If a diesel back up generator cannot be tested pursuant to the requirements of either of the above, then it shall be tested for 30 continuous minutes at intervals
with available Emergency Power Supply Systems load and tested annually with supplemental loads of all of the following in the following order for a total of two continuous hours: (1) Twenty-five percent of nameplate rating for 30 minutes. (2) Fifty percent of nameplate rating for 30 minutes. (3) Seventy-five percent of nameplate rating for 60 minutes.

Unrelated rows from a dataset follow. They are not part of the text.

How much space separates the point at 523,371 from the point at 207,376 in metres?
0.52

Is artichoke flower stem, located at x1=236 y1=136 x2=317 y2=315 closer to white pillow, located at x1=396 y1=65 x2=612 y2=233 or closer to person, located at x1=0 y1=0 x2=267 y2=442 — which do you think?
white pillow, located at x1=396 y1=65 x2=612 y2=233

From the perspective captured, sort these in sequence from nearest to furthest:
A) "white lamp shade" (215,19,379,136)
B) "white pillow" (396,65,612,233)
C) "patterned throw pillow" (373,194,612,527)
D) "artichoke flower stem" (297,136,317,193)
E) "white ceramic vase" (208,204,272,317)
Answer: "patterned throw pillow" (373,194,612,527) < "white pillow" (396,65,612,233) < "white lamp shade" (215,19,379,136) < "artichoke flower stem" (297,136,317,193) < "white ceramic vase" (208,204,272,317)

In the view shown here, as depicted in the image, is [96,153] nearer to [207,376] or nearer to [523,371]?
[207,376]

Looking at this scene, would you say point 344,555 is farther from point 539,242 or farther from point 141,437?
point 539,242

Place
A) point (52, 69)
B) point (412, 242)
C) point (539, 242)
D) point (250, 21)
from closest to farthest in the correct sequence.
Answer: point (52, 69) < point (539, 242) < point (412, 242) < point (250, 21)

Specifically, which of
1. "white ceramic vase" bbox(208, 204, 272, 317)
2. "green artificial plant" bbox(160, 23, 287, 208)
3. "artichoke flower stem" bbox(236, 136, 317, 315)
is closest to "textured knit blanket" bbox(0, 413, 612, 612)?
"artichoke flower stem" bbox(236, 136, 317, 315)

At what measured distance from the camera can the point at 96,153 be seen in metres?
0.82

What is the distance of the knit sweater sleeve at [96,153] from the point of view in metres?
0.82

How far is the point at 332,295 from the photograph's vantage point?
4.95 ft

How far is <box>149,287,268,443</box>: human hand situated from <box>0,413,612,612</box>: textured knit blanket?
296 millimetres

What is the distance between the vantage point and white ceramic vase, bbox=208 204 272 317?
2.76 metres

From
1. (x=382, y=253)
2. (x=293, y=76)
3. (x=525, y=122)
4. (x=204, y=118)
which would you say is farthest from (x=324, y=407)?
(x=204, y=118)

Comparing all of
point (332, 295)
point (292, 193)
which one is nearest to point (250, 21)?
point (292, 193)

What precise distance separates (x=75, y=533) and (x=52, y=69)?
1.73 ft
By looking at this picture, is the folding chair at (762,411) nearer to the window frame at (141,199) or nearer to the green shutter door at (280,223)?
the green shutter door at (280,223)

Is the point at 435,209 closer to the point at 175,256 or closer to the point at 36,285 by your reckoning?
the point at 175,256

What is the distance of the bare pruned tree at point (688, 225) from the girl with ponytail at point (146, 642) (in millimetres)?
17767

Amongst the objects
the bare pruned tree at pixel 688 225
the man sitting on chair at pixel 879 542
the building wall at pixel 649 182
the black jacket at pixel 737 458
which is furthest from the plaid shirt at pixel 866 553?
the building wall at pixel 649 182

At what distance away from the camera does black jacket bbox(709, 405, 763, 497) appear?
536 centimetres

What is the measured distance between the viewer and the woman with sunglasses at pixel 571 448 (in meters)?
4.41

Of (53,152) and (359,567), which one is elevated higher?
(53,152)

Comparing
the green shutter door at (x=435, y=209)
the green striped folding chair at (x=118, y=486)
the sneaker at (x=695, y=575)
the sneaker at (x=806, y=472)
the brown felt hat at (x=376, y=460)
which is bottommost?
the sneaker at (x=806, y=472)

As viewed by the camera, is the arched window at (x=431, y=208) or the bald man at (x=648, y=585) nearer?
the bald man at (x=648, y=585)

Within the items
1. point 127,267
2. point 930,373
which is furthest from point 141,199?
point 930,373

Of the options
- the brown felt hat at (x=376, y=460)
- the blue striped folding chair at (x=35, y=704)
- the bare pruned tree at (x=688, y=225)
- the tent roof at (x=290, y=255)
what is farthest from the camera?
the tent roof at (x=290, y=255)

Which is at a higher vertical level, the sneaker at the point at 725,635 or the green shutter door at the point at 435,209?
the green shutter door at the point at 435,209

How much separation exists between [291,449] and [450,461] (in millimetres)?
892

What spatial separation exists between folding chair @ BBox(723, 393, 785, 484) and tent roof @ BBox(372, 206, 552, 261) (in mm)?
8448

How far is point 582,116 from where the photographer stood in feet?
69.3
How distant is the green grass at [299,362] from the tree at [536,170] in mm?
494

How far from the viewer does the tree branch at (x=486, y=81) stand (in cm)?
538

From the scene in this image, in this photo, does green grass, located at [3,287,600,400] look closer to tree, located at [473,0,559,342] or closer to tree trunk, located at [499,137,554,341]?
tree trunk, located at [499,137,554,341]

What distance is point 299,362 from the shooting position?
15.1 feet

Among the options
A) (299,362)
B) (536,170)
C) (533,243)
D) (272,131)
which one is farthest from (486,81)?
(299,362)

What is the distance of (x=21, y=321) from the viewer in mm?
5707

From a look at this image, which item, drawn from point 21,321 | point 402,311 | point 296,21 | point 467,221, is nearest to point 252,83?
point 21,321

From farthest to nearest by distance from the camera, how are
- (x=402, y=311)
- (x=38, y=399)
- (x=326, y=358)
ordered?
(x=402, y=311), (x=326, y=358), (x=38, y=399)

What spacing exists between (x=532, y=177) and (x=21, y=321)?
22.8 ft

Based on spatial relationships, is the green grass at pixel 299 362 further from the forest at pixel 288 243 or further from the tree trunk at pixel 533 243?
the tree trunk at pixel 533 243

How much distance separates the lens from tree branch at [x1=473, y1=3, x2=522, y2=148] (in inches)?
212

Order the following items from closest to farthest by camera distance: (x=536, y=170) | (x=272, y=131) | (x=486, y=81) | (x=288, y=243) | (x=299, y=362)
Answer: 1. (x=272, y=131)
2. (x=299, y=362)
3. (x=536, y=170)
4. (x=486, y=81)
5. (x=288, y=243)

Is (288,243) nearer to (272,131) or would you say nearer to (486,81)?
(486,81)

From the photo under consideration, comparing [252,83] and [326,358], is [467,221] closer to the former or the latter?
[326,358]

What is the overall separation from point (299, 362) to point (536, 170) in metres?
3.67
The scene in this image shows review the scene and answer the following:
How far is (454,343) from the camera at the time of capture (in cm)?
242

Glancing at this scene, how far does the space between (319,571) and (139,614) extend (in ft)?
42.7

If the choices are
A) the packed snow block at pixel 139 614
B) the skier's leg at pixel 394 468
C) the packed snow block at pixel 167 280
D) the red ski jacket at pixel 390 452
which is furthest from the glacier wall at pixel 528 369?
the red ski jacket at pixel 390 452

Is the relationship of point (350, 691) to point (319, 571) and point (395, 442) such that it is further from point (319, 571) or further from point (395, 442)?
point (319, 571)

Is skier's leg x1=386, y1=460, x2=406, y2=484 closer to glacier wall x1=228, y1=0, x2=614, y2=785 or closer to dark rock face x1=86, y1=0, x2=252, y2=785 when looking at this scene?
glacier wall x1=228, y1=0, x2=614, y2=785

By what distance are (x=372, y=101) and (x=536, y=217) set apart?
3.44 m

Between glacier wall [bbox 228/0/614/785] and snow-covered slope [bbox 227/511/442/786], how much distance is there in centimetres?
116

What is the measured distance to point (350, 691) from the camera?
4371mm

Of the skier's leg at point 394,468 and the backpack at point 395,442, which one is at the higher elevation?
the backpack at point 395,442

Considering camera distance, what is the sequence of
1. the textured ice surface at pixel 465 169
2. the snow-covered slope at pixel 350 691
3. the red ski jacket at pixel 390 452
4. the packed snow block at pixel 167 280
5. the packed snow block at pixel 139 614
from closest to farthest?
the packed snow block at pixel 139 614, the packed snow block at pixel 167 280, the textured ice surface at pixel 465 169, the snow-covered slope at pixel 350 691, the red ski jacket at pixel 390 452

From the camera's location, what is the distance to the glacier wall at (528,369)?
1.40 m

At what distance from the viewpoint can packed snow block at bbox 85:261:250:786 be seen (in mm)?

This bill eliminates the requirement to start the backup generator, with or without a load, when the generator is not tested during the week.
Findings
During record review, on 7/16/10, at 12:15 p.m., documentation for the generator full load testing was reviewed. At 12:30 p.m., an interview was conducted with staff member N17. Staff was asked to explain how the generator is tested and how often. Staff stated the generator is ran twice a month under a full load for 22 minutes with a 8 minute cool down time on the diesel generator for a total of 30 minutes.
The facility failed to conduct a monthly full load test for 30 minutes not including the cool down time for the diesel generator.